Data for processing:
= = =

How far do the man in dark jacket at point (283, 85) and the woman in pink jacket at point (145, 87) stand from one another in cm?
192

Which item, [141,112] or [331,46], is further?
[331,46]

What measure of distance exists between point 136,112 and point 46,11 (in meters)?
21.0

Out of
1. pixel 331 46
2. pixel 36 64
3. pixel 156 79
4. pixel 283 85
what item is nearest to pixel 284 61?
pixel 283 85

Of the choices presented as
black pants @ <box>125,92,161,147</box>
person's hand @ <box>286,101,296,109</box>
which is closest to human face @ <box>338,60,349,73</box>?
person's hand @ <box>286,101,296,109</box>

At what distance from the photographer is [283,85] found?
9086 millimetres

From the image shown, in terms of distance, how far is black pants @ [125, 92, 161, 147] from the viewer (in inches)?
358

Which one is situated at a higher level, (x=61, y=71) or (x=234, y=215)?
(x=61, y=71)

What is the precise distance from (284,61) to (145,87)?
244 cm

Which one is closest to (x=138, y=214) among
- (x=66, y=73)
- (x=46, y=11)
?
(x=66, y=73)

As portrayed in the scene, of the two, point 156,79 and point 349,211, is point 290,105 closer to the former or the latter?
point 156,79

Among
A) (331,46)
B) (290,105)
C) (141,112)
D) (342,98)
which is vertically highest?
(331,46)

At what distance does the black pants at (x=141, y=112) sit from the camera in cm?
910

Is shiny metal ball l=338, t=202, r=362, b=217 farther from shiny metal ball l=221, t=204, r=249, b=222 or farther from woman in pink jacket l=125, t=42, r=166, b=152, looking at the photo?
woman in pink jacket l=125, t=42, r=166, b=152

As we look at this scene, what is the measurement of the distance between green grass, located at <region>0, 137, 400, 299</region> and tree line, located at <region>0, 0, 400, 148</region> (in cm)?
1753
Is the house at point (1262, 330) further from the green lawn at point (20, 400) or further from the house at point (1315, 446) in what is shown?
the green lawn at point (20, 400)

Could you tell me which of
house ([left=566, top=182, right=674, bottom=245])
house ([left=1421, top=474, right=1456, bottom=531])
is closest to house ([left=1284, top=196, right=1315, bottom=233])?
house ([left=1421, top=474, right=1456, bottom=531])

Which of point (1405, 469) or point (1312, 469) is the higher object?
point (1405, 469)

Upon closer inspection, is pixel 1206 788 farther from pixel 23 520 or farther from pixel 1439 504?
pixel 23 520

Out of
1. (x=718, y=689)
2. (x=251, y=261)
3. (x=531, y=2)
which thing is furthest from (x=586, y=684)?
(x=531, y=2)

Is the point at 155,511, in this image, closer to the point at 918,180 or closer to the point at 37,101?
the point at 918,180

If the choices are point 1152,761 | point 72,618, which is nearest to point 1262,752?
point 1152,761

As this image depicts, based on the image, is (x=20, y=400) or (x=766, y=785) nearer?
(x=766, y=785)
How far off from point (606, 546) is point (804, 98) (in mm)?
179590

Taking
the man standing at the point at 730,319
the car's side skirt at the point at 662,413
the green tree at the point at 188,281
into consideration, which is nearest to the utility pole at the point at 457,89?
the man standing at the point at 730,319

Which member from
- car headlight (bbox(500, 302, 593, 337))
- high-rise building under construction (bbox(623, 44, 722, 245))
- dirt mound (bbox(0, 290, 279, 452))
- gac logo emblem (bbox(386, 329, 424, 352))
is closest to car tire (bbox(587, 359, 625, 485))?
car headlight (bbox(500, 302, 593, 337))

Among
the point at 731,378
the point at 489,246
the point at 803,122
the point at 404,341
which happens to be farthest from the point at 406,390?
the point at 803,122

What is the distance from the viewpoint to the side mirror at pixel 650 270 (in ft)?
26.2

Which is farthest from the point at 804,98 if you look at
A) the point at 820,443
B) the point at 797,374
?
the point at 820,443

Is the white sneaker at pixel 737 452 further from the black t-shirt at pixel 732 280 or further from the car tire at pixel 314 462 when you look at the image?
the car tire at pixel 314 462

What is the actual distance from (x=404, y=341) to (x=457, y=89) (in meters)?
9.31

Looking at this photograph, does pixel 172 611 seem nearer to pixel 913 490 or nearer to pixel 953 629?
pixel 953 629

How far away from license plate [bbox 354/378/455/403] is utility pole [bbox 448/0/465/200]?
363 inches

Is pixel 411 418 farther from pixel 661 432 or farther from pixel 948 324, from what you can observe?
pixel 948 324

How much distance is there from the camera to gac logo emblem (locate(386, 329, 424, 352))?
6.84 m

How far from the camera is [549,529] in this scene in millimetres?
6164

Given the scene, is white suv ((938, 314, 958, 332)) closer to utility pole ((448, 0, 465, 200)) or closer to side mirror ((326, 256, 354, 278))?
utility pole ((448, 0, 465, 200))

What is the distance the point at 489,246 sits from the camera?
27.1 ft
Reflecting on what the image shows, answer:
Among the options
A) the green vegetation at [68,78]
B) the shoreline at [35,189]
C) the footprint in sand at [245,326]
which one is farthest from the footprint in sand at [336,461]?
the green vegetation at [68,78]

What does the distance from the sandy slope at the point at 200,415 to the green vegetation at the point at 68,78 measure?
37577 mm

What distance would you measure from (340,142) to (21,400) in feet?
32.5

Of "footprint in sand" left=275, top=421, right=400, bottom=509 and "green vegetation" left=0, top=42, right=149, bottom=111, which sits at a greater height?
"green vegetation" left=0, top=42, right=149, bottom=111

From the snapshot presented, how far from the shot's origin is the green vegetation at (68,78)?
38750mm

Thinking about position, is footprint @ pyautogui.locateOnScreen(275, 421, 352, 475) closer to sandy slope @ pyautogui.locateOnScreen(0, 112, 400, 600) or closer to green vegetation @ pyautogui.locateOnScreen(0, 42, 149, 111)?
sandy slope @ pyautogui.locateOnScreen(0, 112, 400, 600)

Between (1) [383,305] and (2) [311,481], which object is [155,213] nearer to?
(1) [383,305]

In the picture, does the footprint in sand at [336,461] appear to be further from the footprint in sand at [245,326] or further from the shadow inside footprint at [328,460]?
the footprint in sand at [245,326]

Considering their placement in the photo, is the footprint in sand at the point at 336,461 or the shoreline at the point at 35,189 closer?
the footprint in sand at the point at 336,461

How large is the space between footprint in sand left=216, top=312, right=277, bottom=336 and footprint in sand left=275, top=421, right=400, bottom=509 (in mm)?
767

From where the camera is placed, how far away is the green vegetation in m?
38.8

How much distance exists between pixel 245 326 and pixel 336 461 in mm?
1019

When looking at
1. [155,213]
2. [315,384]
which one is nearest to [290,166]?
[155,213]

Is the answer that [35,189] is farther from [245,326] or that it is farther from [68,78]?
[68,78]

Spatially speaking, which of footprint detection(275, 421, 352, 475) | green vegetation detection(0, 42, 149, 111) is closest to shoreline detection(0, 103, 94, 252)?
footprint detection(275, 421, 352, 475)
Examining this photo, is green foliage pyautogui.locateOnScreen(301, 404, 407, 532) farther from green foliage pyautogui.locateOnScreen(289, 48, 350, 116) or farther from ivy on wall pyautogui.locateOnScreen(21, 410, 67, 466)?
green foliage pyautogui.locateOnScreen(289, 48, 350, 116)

= = =

Challenge: Could you quote the material above in full, exactly as it stands?

Exercise response:
How far do the man in dark jacket at point (283, 85) and the woman in pink jacket at point (145, 87) stand from one another in cm?
192

Which item, [141,112] or [331,46], is further?
[331,46]

What measure of distance exists between point 136,112 and point 46,11 (in meters)?
21.0

Out of
1. pixel 331 46
2. pixel 36 64
3. pixel 156 79
4. pixel 283 85
what item is nearest to pixel 284 61?
pixel 283 85

Of the choices presented as
black pants @ <box>125,92,161,147</box>
person's hand @ <box>286,101,296,109</box>
which is closest to human face @ <box>338,60,349,73</box>?
person's hand @ <box>286,101,296,109</box>

At what distance from the photographer is [283,85] found?
9086 millimetres

From the image shown, in terms of distance, how far is black pants @ [125, 92, 161, 147] from the viewer (in inches)?
358

Which one is situated at a higher level, (x=61, y=71) or (x=234, y=215)?
(x=61, y=71)

What is the precise distance from (284,61) to (145,87)?
244 cm

Which one is closest to (x=138, y=214) among
- (x=66, y=73)
- (x=46, y=11)
?
(x=66, y=73)

As portrayed in the scene, of the two, point 156,79 and point 349,211, is point 290,105 closer to the former or the latter?
point 156,79

Among
A) (331,46)
B) (290,105)
C) (141,112)
D) (342,98)
which is vertically highest?
(331,46)

At what distance does the black pants at (x=141, y=112) sit from the camera in cm?
910

Is shiny metal ball l=338, t=202, r=362, b=217 farther from shiny metal ball l=221, t=204, r=249, b=222 or farther from woman in pink jacket l=125, t=42, r=166, b=152, looking at the photo?
woman in pink jacket l=125, t=42, r=166, b=152

As we look at this scene, what is the measurement of the distance between green grass, located at <region>0, 137, 400, 299</region> and tree line, located at <region>0, 0, 400, 148</region> (in cm)?
1753
Is the house at point (1262, 330) further from the green lawn at point (20, 400) or further from the house at point (1315, 446) in what is shown?
the green lawn at point (20, 400)

Could you tell me which of
house ([left=566, top=182, right=674, bottom=245])
house ([left=1421, top=474, right=1456, bottom=531])
is closest to house ([left=1284, top=196, right=1315, bottom=233])?
house ([left=1421, top=474, right=1456, bottom=531])

Which of point (1405, 469) or point (1312, 469) is the higher object?
point (1405, 469)

Upon closer inspection, is pixel 1206 788 farther from pixel 23 520 or farther from pixel 1439 504?
pixel 23 520

Out of
1. (x=718, y=689)
2. (x=251, y=261)
3. (x=531, y=2)
which thing is furthest from (x=586, y=684)?
(x=531, y=2)

Is the point at 155,511, in this image, closer to the point at 918,180 or closer to the point at 37,101?
the point at 918,180

If the choices are point 1152,761 | point 72,618, which is nearest to point 1262,752?
point 1152,761

As this image depicts, based on the image, is (x=20, y=400) or (x=766, y=785) nearer?
(x=766, y=785)
How far off from point (606, 546) is point (804, 98) (in mm)?
179590

Taking
the man standing at the point at 730,319
the car's side skirt at the point at 662,413
the green tree at the point at 188,281
into consideration, which is nearest to the utility pole at the point at 457,89?
the man standing at the point at 730,319

Which member from
- car headlight (bbox(500, 302, 593, 337))
- high-rise building under construction (bbox(623, 44, 722, 245))
- dirt mound (bbox(0, 290, 279, 452))
- gac logo emblem (bbox(386, 329, 424, 352))
is closest to car tire (bbox(587, 359, 625, 485))?
car headlight (bbox(500, 302, 593, 337))

Among
the point at 731,378
the point at 489,246
the point at 803,122
the point at 404,341
which happens to be farthest from the point at 406,390?
the point at 803,122

What is the distance from the viewpoint to the side mirror at pixel 650 270 (in ft)?
26.2

Which is farthest from the point at 804,98 if you look at
A) the point at 820,443
B) the point at 797,374
?
the point at 820,443

Is the white sneaker at pixel 737 452 further from the black t-shirt at pixel 732 280 or further from the car tire at pixel 314 462 when you look at the image?
the car tire at pixel 314 462

What is the actual distance from (x=404, y=341) to (x=457, y=89) (in meters)?
9.31

Looking at this photograph, does pixel 172 611 seem nearer to pixel 913 490 or nearer to pixel 953 629?
pixel 953 629

How far away from license plate [bbox 354/378/455/403] is utility pole [bbox 448/0/465/200]?
363 inches

Is pixel 411 418 farther from pixel 661 432 or farther from pixel 948 324, from what you can observe?
pixel 948 324

How much distance is there from the camera to gac logo emblem (locate(386, 329, 424, 352))?
6.84 m

How far from the camera is [549,529] in this scene in millimetres?
6164

Given the scene, is white suv ((938, 314, 958, 332)) closer to utility pole ((448, 0, 465, 200)) or closer to side mirror ((326, 256, 354, 278))?
utility pole ((448, 0, 465, 200))

What is the distance the point at 489,246 sits from the camera?
27.1 ft
Reflecting on what the image shows, answer:
Among the options
A) the green vegetation at [68,78]
B) the shoreline at [35,189]
C) the footprint in sand at [245,326]
which one is farthest from the footprint in sand at [336,461]?
the green vegetation at [68,78]

What does the distance from the sandy slope at the point at 200,415 to the green vegetation at the point at 68,78 measure?
37577 mm

What distance would you measure from (340,142) to (21,400) in feet?
32.5

Of "footprint in sand" left=275, top=421, right=400, bottom=509 and "green vegetation" left=0, top=42, right=149, bottom=111, which sits at a greater height?
"green vegetation" left=0, top=42, right=149, bottom=111

From the snapshot presented, how far from the shot's origin is the green vegetation at (68,78)?
38750mm

Thinking about position, is footprint @ pyautogui.locateOnScreen(275, 421, 352, 475) closer to sandy slope @ pyautogui.locateOnScreen(0, 112, 400, 600) or closer to green vegetation @ pyautogui.locateOnScreen(0, 42, 149, 111)?
sandy slope @ pyautogui.locateOnScreen(0, 112, 400, 600)

Between (1) [383,305] and (2) [311,481], which object is [155,213] nearer to?
(1) [383,305]

In the picture, does the footprint in sand at [336,461] appear to be further from the footprint in sand at [245,326] or further from the shadow inside footprint at [328,460]?
the footprint in sand at [245,326]

Considering their placement in the photo, is the footprint in sand at the point at 336,461 or the shoreline at the point at 35,189 closer?
the footprint in sand at the point at 336,461

How large is the space between footprint in sand left=216, top=312, right=277, bottom=336 and footprint in sand left=275, top=421, right=400, bottom=509 (in mm)?
767

From where the camera is placed, how far away is the green vegetation in m?
38.8

How much distance exists between pixel 245 326 and pixel 336 461 in mm?
1019

When looking at
1. [155,213]
2. [315,384]
which one is nearest to [290,166]?
[155,213]

Is the answer that [35,189] is farther from [245,326] or that it is farther from [68,78]?
[68,78]

Spatially speaking, which of footprint detection(275, 421, 352, 475) | green vegetation detection(0, 42, 149, 111) is closest to shoreline detection(0, 103, 94, 252)?
footprint detection(275, 421, 352, 475)
Examining this photo, is green foliage pyautogui.locateOnScreen(301, 404, 407, 532) farther from green foliage pyautogui.locateOnScreen(289, 48, 350, 116) or farther from ivy on wall pyautogui.locateOnScreen(21, 410, 67, 466)?
green foliage pyautogui.locateOnScreen(289, 48, 350, 116)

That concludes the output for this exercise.